GH GambleHub

Connection pools and latency

Connection pools and latency

1) Why pools are needed

Connections are expensive (TCP/TLS handshakes, authentication, warm-up). The pool allows:
  • Re-use ready-made connections (keep-alive) → below TTFB.
  • Control concurrency and give backpressure instead of an avalanche of retreats.
  • Reduce p95/p99 tails due to correct size and timeouts.

Key risks: waiting queues in the pool, head-of-line blocking, content for connections and a storm of retreats.

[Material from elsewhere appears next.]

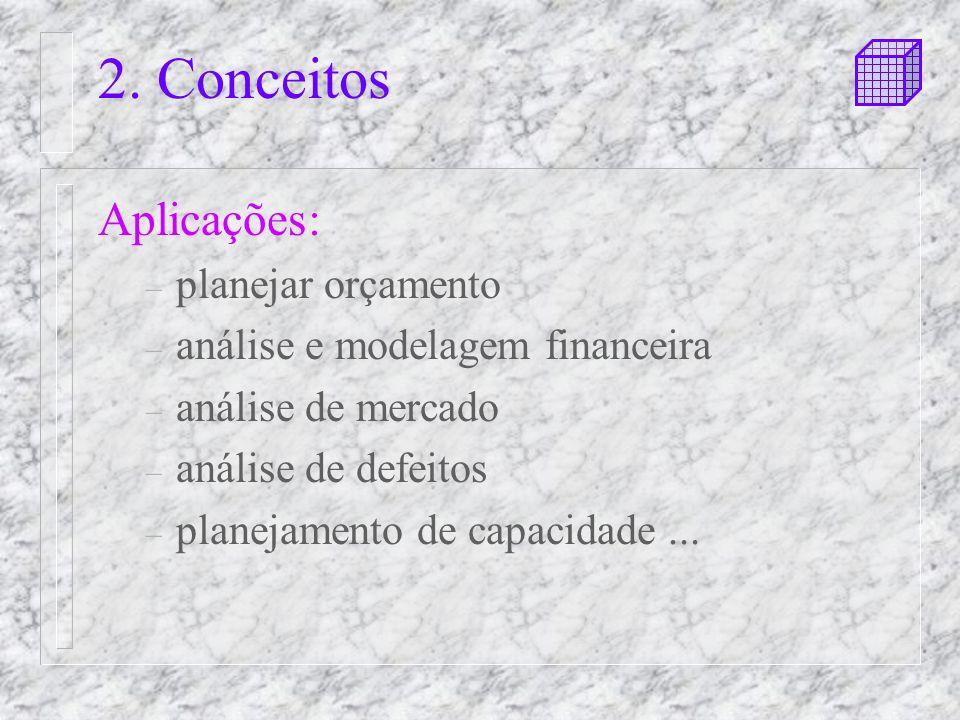 2. Conceitos Aplicações: planejar orçamento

2) Math Base: How to Count Pool Size

We use Little's law: 'L = λ × W'. For a pool, this means:
  • 'λ' is the average request stream (RPS).
  • 'W'is the average connection busy per request (service time, including network latency and remote service operation).
  • Minimum pool size is'N _ min ≈ λ × W '.
  • Add a margin for variations and p99: headroom 20-50%.
  • Example: 300 RPS, average hold-time 40 ms → 'N _ min = 300 × 0. 04 = 12`. With a margin of 50%, 18 connections are →.

If the tails are large: consider 'W _ p95' or 'W _ p99' for critical paths - pools grow.

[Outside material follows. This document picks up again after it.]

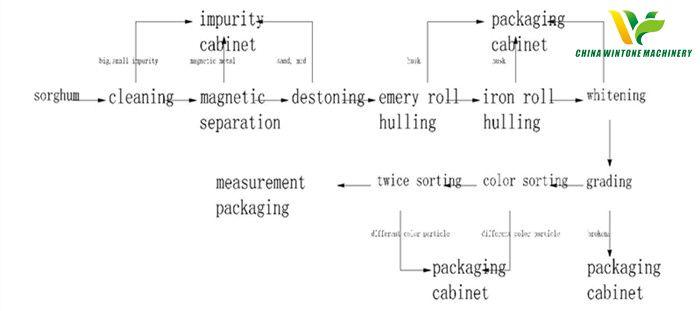sorghum processing equipment 1.jpg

3) General design principles

1. Short data path: reuse (keep-alive, HTTP/2/3 multiplexing).
2. Limitation of parallelism: it is better to refuse quickly (429/503) than to fry the backend.
3. Timeouts> retreats: Set small timeouts and rare jitter retreats.
4. Client queues are shorter than server queues (fast fail-fast).

5. Backpressure: when the pool is full - immediately NACK/error/collbeck "later."

6. Isolation of pools by targets: DB, cache, external PSP - their limits.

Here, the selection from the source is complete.